DePaul's Megan Rogowski did not attempt her first field goal until 12:28 of the first half, a three-pointer that cut the Aggie lead to 13-7. Two jumpers by Walker, including one from the right corner as the shot clock expired, upped the Aggie lead to 22-11.
Rogowski's jumper cut the lead to 20-16 with seven minutes left before the Aggies closed the half on a 16-4 run, making eight of their last nine shots, en route to a 38-24 lead. DePaul's twenty four points was the second lowest first output in the school's NCAA Tournament history.
"The pace of the play favored us because I think I had a little bit better bench, particularly at the guard position and I was able to rotate some of my big players in," said A&M coach Gary Blair. Blair is the only Division I women's basketball coach to take two separate programs, Arkansas and A&M, to the Final Four. His 2011 A&M team won the national title in 2011.
Walker guarded DePaul's Brittany Hrynko for most of the game and Jordan Jones guarded Chanise Jenkins. Hrynko and Jenkins shot a combined 2-12 from the field.
A&M shot 60.0 percent from the field in the first half and for the game. It was the highest field goal percentage for the Aggies this season, and its highest percentage in an NCAA Tournament for them.
Jasmine Penny scored a team-high 24 points for DePaul.
"[Karla Gilbert] had trouble guarding Penny," said Blair. "She does a good job of jumping in to you and drawing the foul and she basically fouled out two of our players."
Penny opened the second half with a three-point play, but the Aggies answered with a 13-4 run and a 51-31 lead.
DePaul twice got to within thirteen points in the second half, but A&M, especially Walker, was able counter every run.
A&M (27-8) held its largest lead of 22 points with 14:49 to play.

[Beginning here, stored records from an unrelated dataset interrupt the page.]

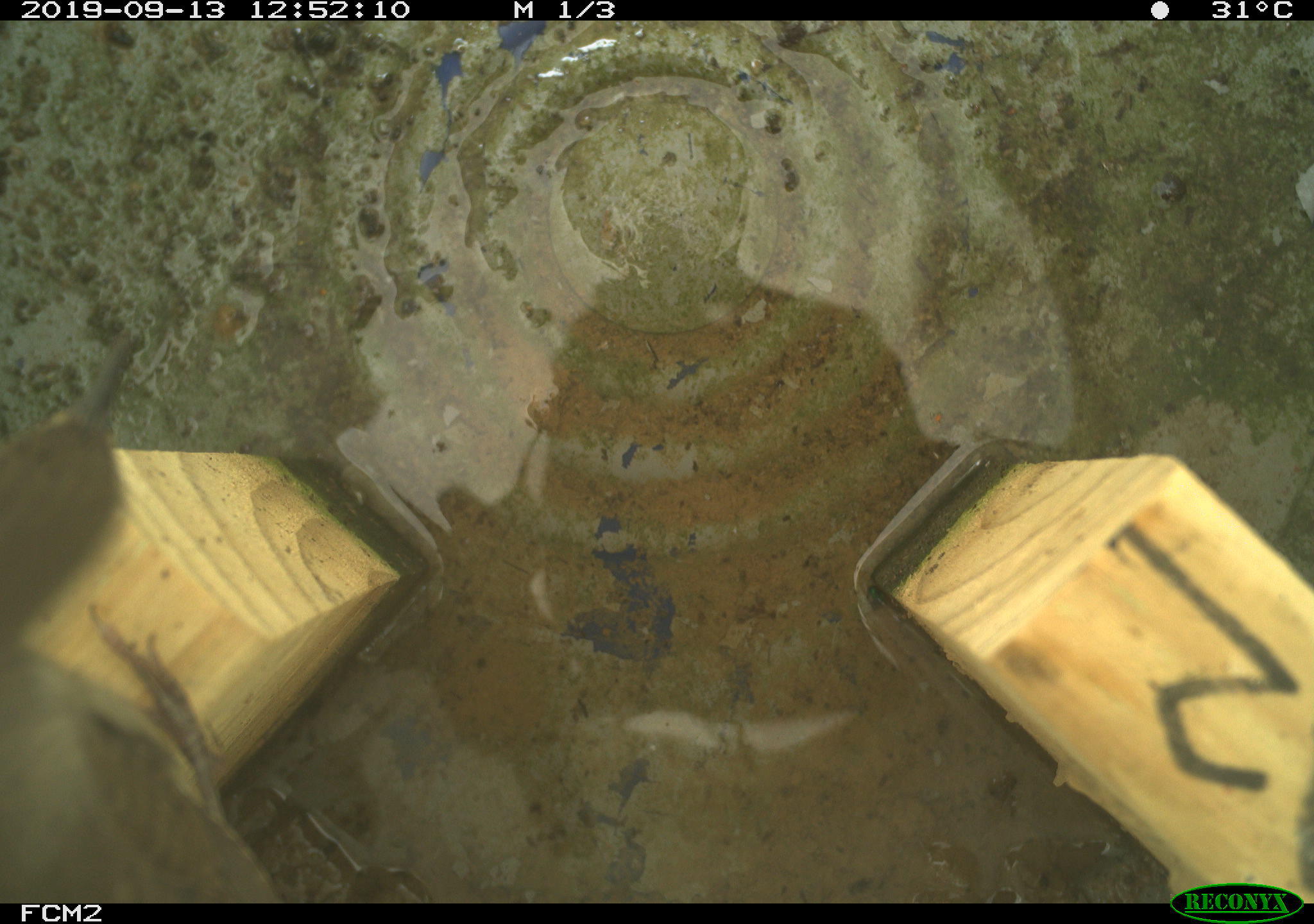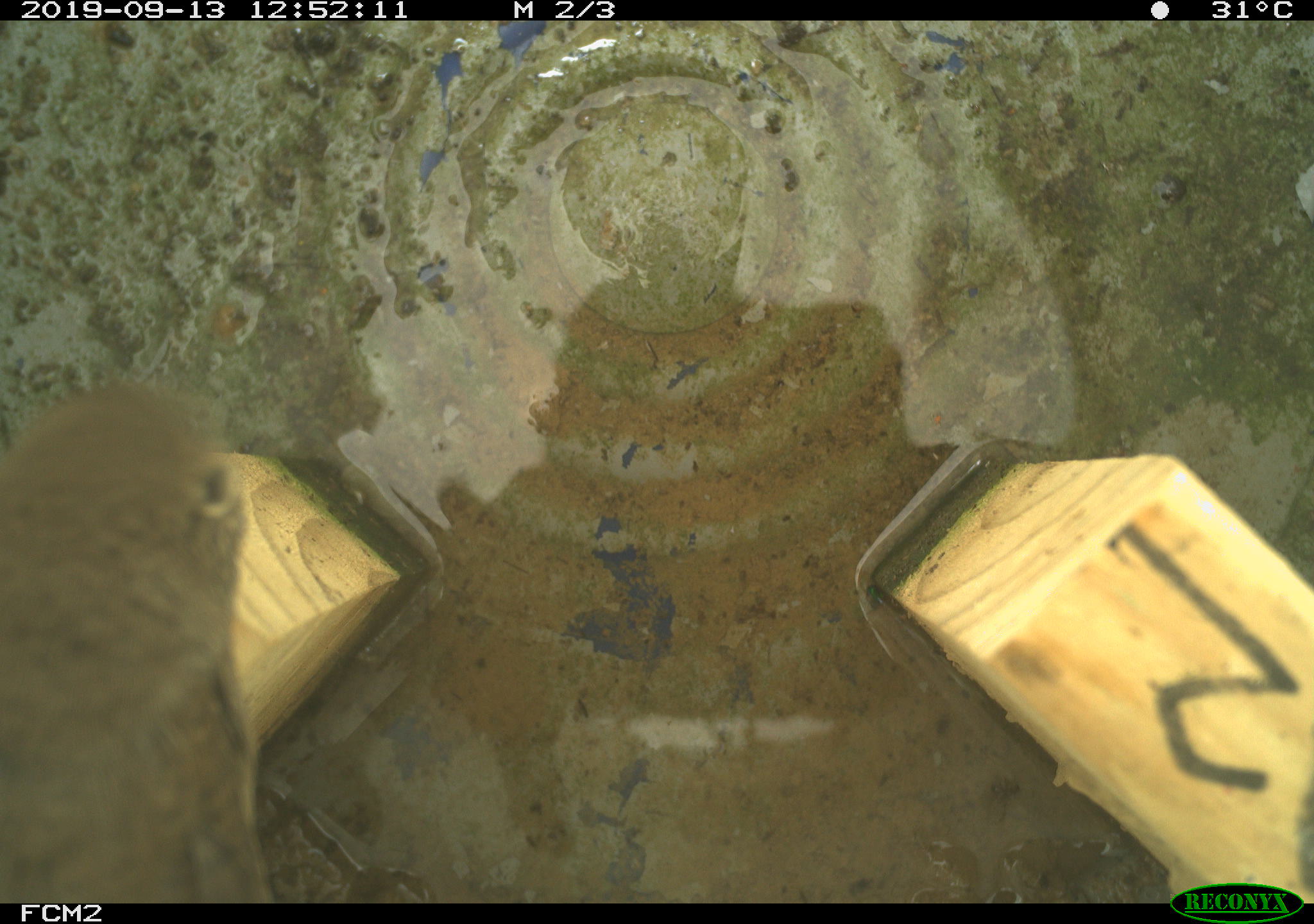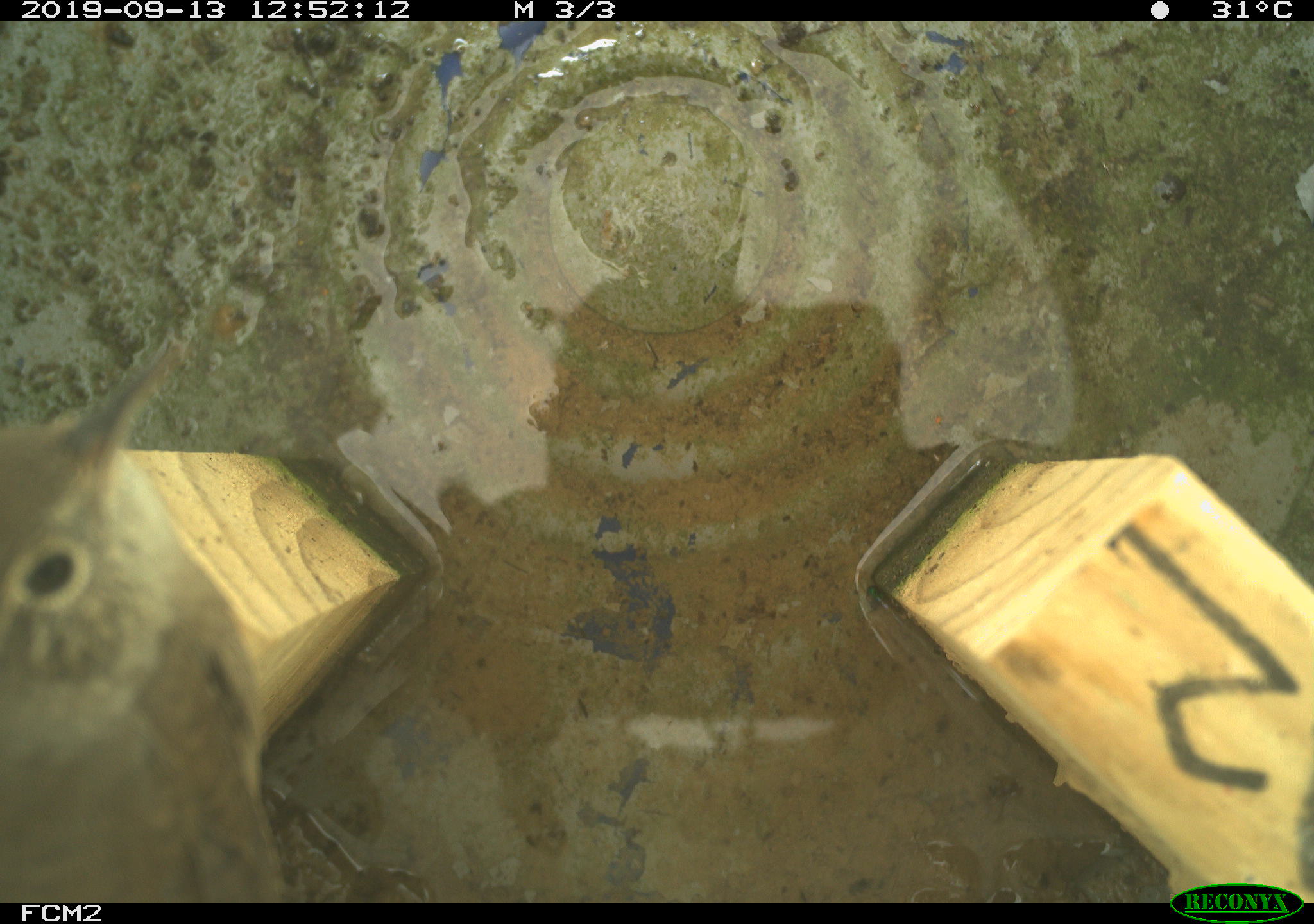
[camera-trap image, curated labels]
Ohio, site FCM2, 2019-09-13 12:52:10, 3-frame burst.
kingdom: Animalia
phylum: Chordata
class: Aves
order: Passeriformes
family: Troglodytidae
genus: Troglodytes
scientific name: Troglodytes aedon aedon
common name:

Penny's put back off a Rogowski miss cut the lead to 57-44 at 11:30. A layup by Jessica January with 5:32 to play cut the A&M lead to 68-58, the closest DePaul would get the rest of the game.
Rogowski added 14 points for DePaul and Megan Podkowa, who has scored in double digits in five of the last six games, added 11 points and a game-high nine rebounds.
DePaul shot 40.3 percent from the floor for the game, and after draining fourteen three-pointers versus Duke, shot just 4-20 from behind the arc.
Penny shot 10-16 from the floor and she finishes her career at DePaul with 1,417 points, good for seventeenth all-time at DePaul. She finishes fifth all-time at DePaul in field goal percentage at 54.4.
DePaul had played A&M one other time, beating the Aggies 84-71 in 2005.
One question that teams short of a national title invariably ask themselves is this: "Was this a season of absolutes or of relatives?" The answer for this year's DePaul team is "both."
The team tied the 2011 squad for most wins in a single season at DePaul. They set season records for most points scored (3,006), field goals made (1,085), and assists (705).
And for seniors Penny, Kelsey Reynolds, and Kelsey Smith, it was an opportunity to be a part of a family, and to play for a man that made them feel like family.
"Coach Bruno has been one of the best coaches who has ever coached me," said Penny. "I played with some amazing people throughout my four years."
Basketball is almost always measured solely by numbers, but a closer look inside the game indicates that sometimes it can't be measured by a game clock or a final score.
"We have always had great people in our program, but this has been a special group," said Bruno. "They did everything we asked them to do this year."